● READING TEXT:
● ● ● ● ● ● ●

Going to college is expensive. Finding the funds to pay for it can be extremely stressful. You not only have to pay for tuition, but also living expenses, groceries, transportation, books and supplies, which can add thousands to your education bills.
Federal student loans can help you cover costs, but due to annual borrowing limits, they sometimes fall short. Fortunately, there are other types of loans and credit that can help you finance your education.
If you’ve been worrying, “how can I pay for college?”, read on for all your loan and credit financing options.
Types of loans and credit to help you pay for school
Depending on your needs, you may need a loan or credit line. Loans are best if you need a big lump sum of cash. For instance, you might need to cover tuition or pay for a cross-country move.
Credit lines, on the other hand, are more useful for routine purchases. Rather than spending your line of credit all at once, as you would with a loan, you can use it gradually over time (as long as you’re keeping up with payments!).
Whether you’re looking for a loan or a line of credit, these are the five most useful options for students.
1. Federal student loans
When you complete the Free Application For Federal Student Aid (FAFSA) and a school accepts you, the university might offer you a range of financial aid options. Some of the most common and popular are federal student loans, which are funded by the government.
If you need to take out student loans, it makes sense to start with federal loans, as they typically have lower interest rates than other forms of debt. You also do not have to make payments while you’re in school, so you have time to focus on your education before worrying about your loan bill.
Federal student loans also have benefits that private student loans do not. With a federal loan, you can sign up for income-driven repayment (IDR) plans after you graduate. With an IDR, your payments are capped at a percentage of your income, giving you more wiggle room in your budget.
Federal loans can also be deferred or even entered into forbearance; you can stop making payments if you’re unemployed or are experiencing a hardship. In some cases, you may be eligible to have part of your loans discharged after years of making payments.

● ● ● ● ● ● ●

● RAW DATA:
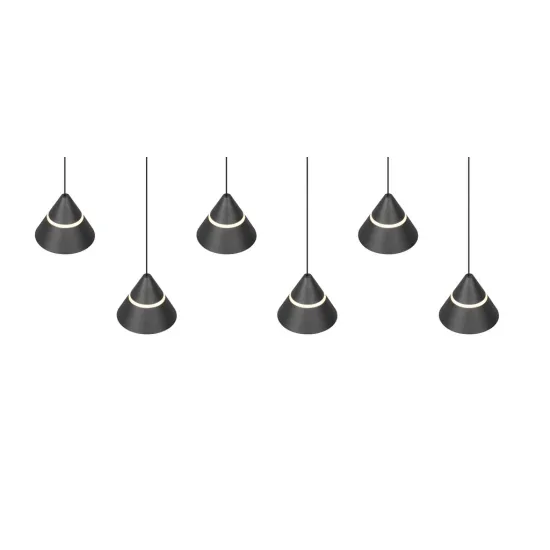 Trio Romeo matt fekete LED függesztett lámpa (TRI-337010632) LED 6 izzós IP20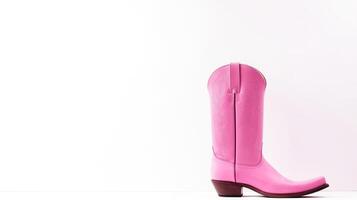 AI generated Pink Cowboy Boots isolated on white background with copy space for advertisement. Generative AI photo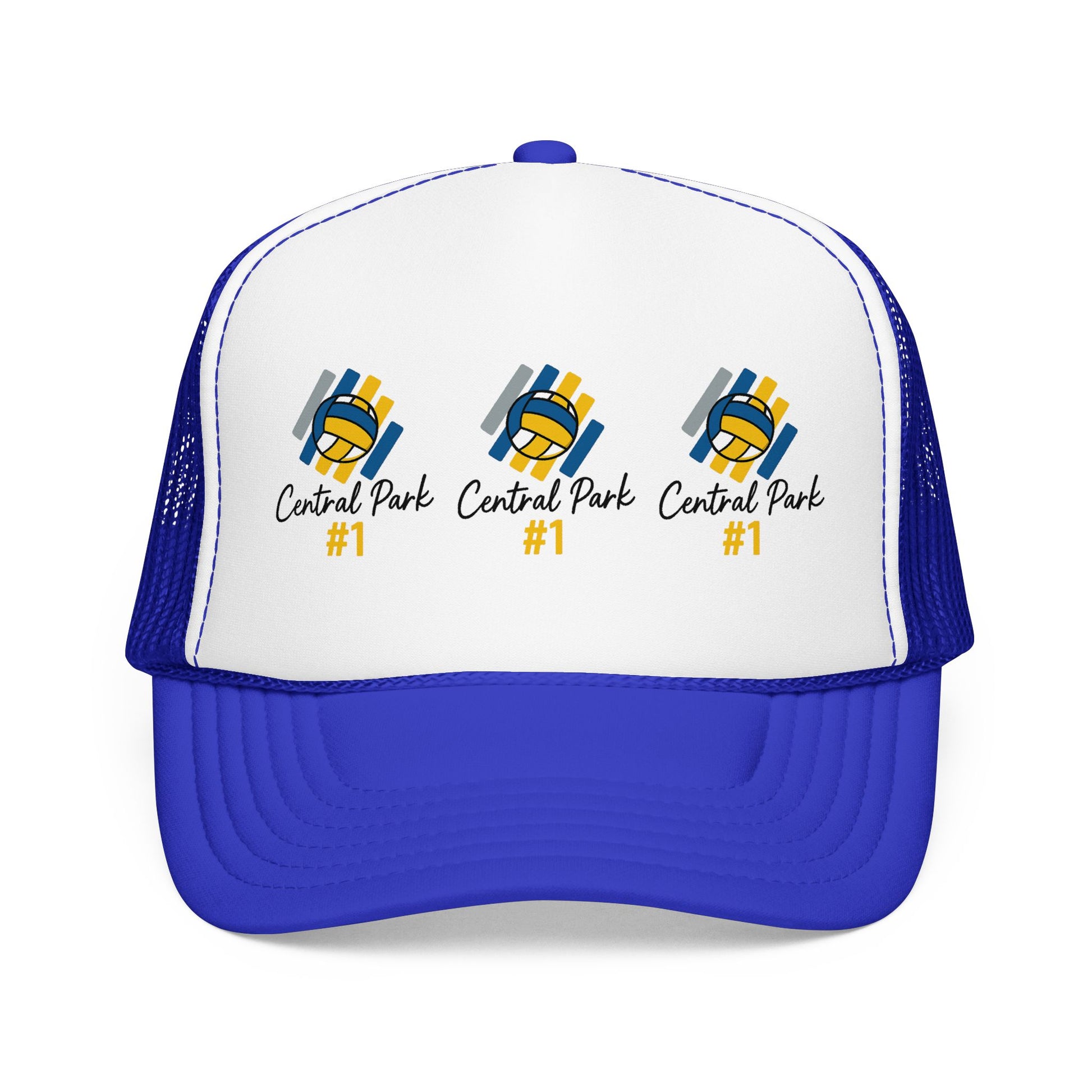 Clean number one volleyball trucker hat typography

● ● ● ● ● ● ●

● WHAT YOU NEED TO DO:
[1] Answer these questions using the article on paying for college.
(a) According to the article, when are loans the best choice?
(b) What does IDR stand for?
(c) How many options does the article call the most useful for students?
[2] Retype the article on paying for college from "Federal loans can" up to and including "of making payments.".
[3] Write what comes next in the article on paying for college, picking up after its final sentence.
The listing was drawn from a source other than the article on paying for college.

● TASK-BY-TASK OUTPUTS:
[1]
(a) Loans are best when you need a big lump sum of cash.
(b) IDR stands for income-driven repayment.
(c) Five.

[2]
Federal loans can also be deferred or even entered into forbearance; you can stop making payments if you’re unemployed or are experiencing a hardship. In some cases, you may be eligible to have part of your loans discharged after years of making payments.

[3]
2. Private student loans
Unlike federal loans, which are managed by the government, private banks and financial institutions distribute private loans for students. Private loans can be a useful tool for paying for school. If you’ve exhausted federal aid, private loans can fill the gap and help you pay your necessary bills.
That said, private loans for students tend to be more expensive than federal loans. As a rule, they have higher interest rates. And some lenders require that you start making payments right away, even while you’re still in school.
Plus, you’ll be hard-pressed to get a private student loan on your own if you don’t have strong credit. Most students apply with a creditworthy cosigner, like a parent, in order to qualify.
Before choosing a lender, make sure to shop around for the best private student loan rates. Many lenders let you apply for a quick rate quote, so you can see loan offers without any impact on your credit score. Once you’ve got some initial offers, use our student loan comparison calculator to find the one that will cost you the least over the long run.
Besides comparing the long-term costs of borrowing, make sure to learn about the repayment options available to you, which will be different than the ones for federal student loans. For instance, many private lenders do not offer income-driven repayment, forbearance, or deferment.
Learn about the terms and conditions so you understand exactly what repayment will look like on a private student loan.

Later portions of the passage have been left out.